Re: My grandfather's guitar

PostPosted: Tue Jul 12, 2016 8:51 pm
by Eric Seneca
One more look at the fret board

Re: My grandfather's guitar

PostPosted: Wed Jul 13, 2016 4:17 am
by Beate Ritzert
Maybe it is time to just replace the missing parts of the bridge and put strings on it?
As the guitar had been played often before it got to rest its setup should have been at leas reasonable. So i would use strings of the same gauge as rests You showed us.

BTW: the remark on the bracing did not mean "check for cracks in the braces" (which are rare) but actually "check for loose glue joints" (which are not so rare).

Re: My grandfather's guitar

PostPosted: Wed Jul 13, 2016 9:17 am
by Eric Seneca
Beate Ritzert wrote:Maybe it is time to just replace the missing parts of the bridge and put strings on it?
As the guitar had been played often before it got to rest its setup should have been at leas reasonable. So i would use strings of the same gauge as rests You showed us.

BTW: the remark on the bracing did not mean "check for cracks in the braces" (which are rare) but actually "check for loose glue joints" (which are not so rare).


I checked for cracks in the wood as well as glue separation. I did not see any on the exterior or interior. I think except for what seems to be somewhat minor issues with the bridge and pickguard and some cosmetic issues I would like to clean up, this is a playable guitar.

Re: My grandfather's guitar

PostPosted: Wed Jul 13, 2016 4:36 pm
by Gordon Bellerose
Eric,

It's hard to see in the pictures what the gap between the yardstick and the top of the bridge is.
I am assuming it is in the area of 1/16.
I would simply buy a new set of strings, and a set of bridge pins. The bridge pins come in two sizes that I am aware of, so you will want to measure the holes, and buy the appropriate pins.

The pickguard can be removed. There is an excellent thread on how to do this, in the Repair section.

Good luck, and welcome to the forum!

Re: My grandfather's guitar

PostPosted: Wed Jul 13, 2016 5:10 pm
by Pat Foster
Eric Seneca wrote:
Beate Ritzert wrote:Maybe it is time to just replace the missing parts of the bridge and put strings on it?
As the guitar had been played often before it got to rest its setup should have been at leas reasonable.

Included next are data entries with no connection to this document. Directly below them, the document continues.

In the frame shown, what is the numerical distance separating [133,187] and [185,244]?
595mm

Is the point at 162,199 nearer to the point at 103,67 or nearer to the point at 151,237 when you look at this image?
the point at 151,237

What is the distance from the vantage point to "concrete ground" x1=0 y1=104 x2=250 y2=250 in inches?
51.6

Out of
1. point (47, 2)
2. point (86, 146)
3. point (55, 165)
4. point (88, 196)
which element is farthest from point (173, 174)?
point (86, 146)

So i would use strings of the same gauge as rests You showed us.

BTW: the remark on the bracing did not mean "check for cracks in the braces" (which are rare) but actually "check for loose glue joints" (which are not so rare).


I checked for cracks in the wood as well as glue separation. I did not see any on the exterior or interior. I think except for what seems to be somewhat minor issues with the bridge and pickguard and some cosmetic issues I would like to clean up, this is a playable guitar.

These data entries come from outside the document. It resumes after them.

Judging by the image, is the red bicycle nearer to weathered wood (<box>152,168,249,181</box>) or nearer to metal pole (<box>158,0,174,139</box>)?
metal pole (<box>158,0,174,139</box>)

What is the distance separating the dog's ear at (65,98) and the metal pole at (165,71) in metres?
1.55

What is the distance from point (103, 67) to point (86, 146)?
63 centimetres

Just to add what Beate wrote, checking for braces that may have separated from the top or back is often done by sliding—or more accurately, trying to slide—a feeler gauge between the brace and the top/back. A .005" gauge works well for this. In many instances, brace separation can be invisible to the eye.

Pat

Re: My grandfather's guitar

PostPosted: Wed Jul 13, 2016 5:16 pm
by Eric Seneca
Thanks for the advice, I will check out the thread and recheck the bracing with a gauge.